- TEXT PROVIDED -
DZ: They’re not invisible in every regard. All of these people are respected within their fields. This is the key thing: They had the ability to go into any number of careers. It’s not like they’re toiling away in a factory with no choice but to remain anonymous. These are people who are highly educated, very motivated, and ambitious but they’ve chosen careers where they’re not going to get that larger recognition.

Like choosing to be an anesthesiologist versus a surgeon. There was one guy I interviewed, a very successful anesthesiologist who went to an Ivy League medical school. He could have gone into any number of specialties within medicine, but he chose to do something where when he did his job perfectly, the patients aren’t really going to think of him that much. You’ll never forget who removed your gallbladder, but you probably won’t remember the anesthesiologist who kept you alive in that surgery.

AR: Were you able to get a sense of whether these people have the same ambivalence toward recognition in their personal lives? You could work as an anesthesiologist but still be posting on Facebook 20 times a day.

DZ: Most of these people are pretty self-effacing. Many of them, when they talk about growing up, say they didn’t even want attention as kids. One of the guys I interviewed, a graphic designer, said he won some award as a child and felt very uncomfortable having the spotlight on him. So a number of them have always shown this proclivity toward just getting the job done, doing the work that’s rewarding to them and not making a big deal of it—which to me seems like the opposite of the American way. The way a lot of our schools are designed, kids that are louder and more aggressive get attention, and that’s considered a positive thing, and being quiet in the corner is frowned upon.

AR: What about in other systems? Are “Invisibles” viewed differently in other cultures?

DZ: As Americans, we seem to think there’s something intrinsic about wanting attention for ourselves. We forget that what feels like human instinct may actually be very cultural, even provincial. You can look to other countries that have a much more collectivist attitude. This won’t surprise anyone, but America is considered the most individualistic country on earth. I’m not saying that collectivist cultures are superior, but I am saying we’re out of balance here.

AR: Was it hard to convince people who are ambivalent toward recognition to be profiled for a book?

DZ: It was a mixed bag. There were some people who were delighted to talk with me. There were, however, many others where it was a lot more work to get them to break down and finally talk to me. A number of them clearly were uneasy with having even me, just one person, spotlighting them.

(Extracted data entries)
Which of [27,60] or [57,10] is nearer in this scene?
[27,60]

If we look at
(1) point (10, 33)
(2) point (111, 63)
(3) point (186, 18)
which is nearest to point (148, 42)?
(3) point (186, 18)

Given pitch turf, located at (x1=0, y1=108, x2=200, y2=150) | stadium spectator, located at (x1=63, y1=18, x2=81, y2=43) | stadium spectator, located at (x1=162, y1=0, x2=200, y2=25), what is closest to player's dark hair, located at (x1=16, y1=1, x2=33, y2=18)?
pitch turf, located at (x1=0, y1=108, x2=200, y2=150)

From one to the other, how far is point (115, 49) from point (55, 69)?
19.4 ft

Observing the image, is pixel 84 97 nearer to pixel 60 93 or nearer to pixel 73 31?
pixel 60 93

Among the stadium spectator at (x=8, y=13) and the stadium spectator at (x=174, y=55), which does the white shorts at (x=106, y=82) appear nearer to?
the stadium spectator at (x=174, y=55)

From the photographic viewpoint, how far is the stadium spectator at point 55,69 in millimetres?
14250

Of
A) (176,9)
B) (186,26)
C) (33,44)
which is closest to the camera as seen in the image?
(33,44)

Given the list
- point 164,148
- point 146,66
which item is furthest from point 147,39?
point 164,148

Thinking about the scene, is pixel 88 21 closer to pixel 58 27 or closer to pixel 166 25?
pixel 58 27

- WORK REQUEST -
Can you retype the interview about people who avoid recognition word for word, starting at "DZ: As Americans, we" and ending at "person, spotlighting them."?

- PROBLEM SOLUTION -
DZ: As Americans, we seem to think there’s something intrinsic about wanting attention for ourselves. We forget that what feels like human instinct may actually be very cultural, even provincial. You can look to other countries that have a much more collectivist attitude. This won’t surprise anyone, but America is considered the most individualistic country on earth. I’m not saying that collectivist cultures are superior, but I am saying we’re out of balance here.

AR: Was it hard to convince people who are ambivalent toward recognition to be profiled for a book?

DZ: It was a mixed bag. There were some people who were delighted to talk with me. There were, however, many others where it was a lot more work to get them to break down and finally talk to me. A number of them clearly were uneasy with having even me, just one person, spotlighting them.